La Turquie se joint aux membres de l’OTAN et à l’Ukraine pour soutenir un plan de banque de financement de la défense de 134 milliards de dollars
Les points importants
- Banque de défense : La Turquie et sept membres de l'OTAN plus l'Ukraine soutiennent la création d'une banque de 134 milliards de dollars.
- Fonctionnement : L'institution agira comme une banque multilatérale de développement pour la défense, offrant des prêts à taux réduits.
- Contexte : Face aux pénuries après l'invasion russe, l'OTAN s'est engagée à investir 5 % du PIB dans la défense d'ici 2035.
La Turquie s’est jointe à sept États membres de l’OTAN et à l’Ukraine pour soutenir un plan visant à créer une banque basée au Canada qui pourrait lever jusqu’à 134 milliards de dollars pour financer des projets de défense et de sécurité à moindre coût.
La Banque de défense, de sécurité et de résilience (BDSR) a été annoncée lors du sommet de l’OTAN à Ankara. Les signataires sont le Canada, l’Albanie, la Belgique, la Grèce, la Lettonie, le Luxembourg, la Roumanie, la Turquie et l’Ukraine, selon une déclaration publiée par le cabinet du Premier ministre canadien.
L’Ukraine n’est pas membre de l’OTAN, ce qui signifie que l’initiative est un effort collectif des États participants plutôt qu’une banque officielle de l’OTAN.
L’institution proposée doit fonctionner comme une banque multilatérale de développement pour la défense. Elle utiliserait la solidité financière des gouvernements membres pour emprunter sur les marchés, puis orienter les fonds vers la production de défense, la cybersécurité, les infrastructures critiques et les chaînes d’approvisionnement.
La banque pourrait accorder des garanties de prêt aux banques commerciales qui financent des entreprises de défense et financer des projets d’importance stratégique pour la sécurité. Les pays partenaires ont été invités à ratifier les plans chez eux, dans le but de démarrer les opérations en 2027.

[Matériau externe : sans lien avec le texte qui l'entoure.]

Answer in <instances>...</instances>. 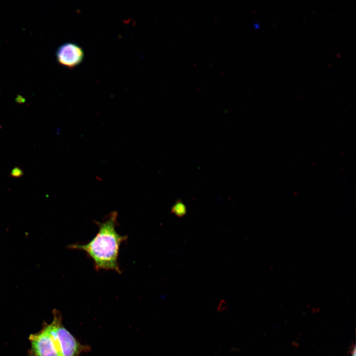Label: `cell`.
Returning <instances> with one entry per match:
<instances>
[{"instance_id":"6da1fadb","label":"cell","mask_w":356,"mask_h":356,"mask_svg":"<svg viewBox=\"0 0 356 356\" xmlns=\"http://www.w3.org/2000/svg\"><path fill=\"white\" fill-rule=\"evenodd\" d=\"M117 217L118 213L114 211L109 214L104 222L95 221L98 231L90 241L87 244L70 245L71 249L86 252L93 261L94 268L97 271L112 270L119 273L121 272L118 263L119 248L128 237L116 231Z\"/></svg>"},{"instance_id":"7a4b0ae2","label":"cell","mask_w":356,"mask_h":356,"mask_svg":"<svg viewBox=\"0 0 356 356\" xmlns=\"http://www.w3.org/2000/svg\"><path fill=\"white\" fill-rule=\"evenodd\" d=\"M52 314L53 320L49 325L61 356H80L83 352L90 351L89 346L81 344L64 326L59 311L54 310Z\"/></svg>"},{"instance_id":"3957f363","label":"cell","mask_w":356,"mask_h":356,"mask_svg":"<svg viewBox=\"0 0 356 356\" xmlns=\"http://www.w3.org/2000/svg\"><path fill=\"white\" fill-rule=\"evenodd\" d=\"M28 356H61L49 324L44 322L42 329L29 337Z\"/></svg>"},{"instance_id":"277c9868","label":"cell","mask_w":356,"mask_h":356,"mask_svg":"<svg viewBox=\"0 0 356 356\" xmlns=\"http://www.w3.org/2000/svg\"><path fill=\"white\" fill-rule=\"evenodd\" d=\"M56 57L58 62L62 66L72 68L81 64L84 58L82 48L73 43L61 44L57 49Z\"/></svg>"},{"instance_id":"5b68a950","label":"cell","mask_w":356,"mask_h":356,"mask_svg":"<svg viewBox=\"0 0 356 356\" xmlns=\"http://www.w3.org/2000/svg\"><path fill=\"white\" fill-rule=\"evenodd\" d=\"M172 212L178 217H182L186 213V207L182 202L178 201L173 206Z\"/></svg>"},{"instance_id":"8992f818","label":"cell","mask_w":356,"mask_h":356,"mask_svg":"<svg viewBox=\"0 0 356 356\" xmlns=\"http://www.w3.org/2000/svg\"><path fill=\"white\" fill-rule=\"evenodd\" d=\"M24 175L23 171L18 167H14L11 171L9 175L12 178H19Z\"/></svg>"},{"instance_id":"52a82bcc","label":"cell","mask_w":356,"mask_h":356,"mask_svg":"<svg viewBox=\"0 0 356 356\" xmlns=\"http://www.w3.org/2000/svg\"><path fill=\"white\" fill-rule=\"evenodd\" d=\"M352 356H356V349H355V348H354V351H353Z\"/></svg>"}]
</instances>
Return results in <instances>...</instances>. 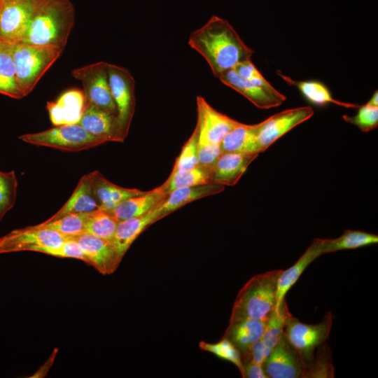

La BDSR vise également une notation de crédit AAA, ce qui lui permettrait d’octroyer des prêts à des taux d’intérêt plus bas, mais l’absence des grandes économies du G7 autres que le Canada pourrait limiter sa puissance financière, a rapporté Reuters.
Le plan intervient alors que les pays de l’OTAN sont sous pression pour accroître la production d’armements après que l’invasion russe de l’Ukraine a mis en évidence des pénuries de munitions, de défense aérienne et de capacité industrielle.
Les dirigeants de l’OTAN ont convenu lors du sommet de 2025 à La Haye d’investir 5 % du produit intérieur brut chaque année dans la défense et la sécurité d’ici 2035. L’engagement comprend 3,5 % pour les besoins de défense de base et 1,5 % pour les dépenses liées à la défense telles que les infrastructures critiques, la préparation civile, l’industrie et l’innovation.
Lors du sommet d’Ankara cette semaine, l’OTAN a également exhorté les institutions financières à accroître les prêts et les investissements en actions dans les secteurs de la défense, de la sécurité et de la résilience. Les banques et les fonds qui ont salué cet appel avaient déjà mobilisé 217 milliards de dollars pour la défense et la sécurité.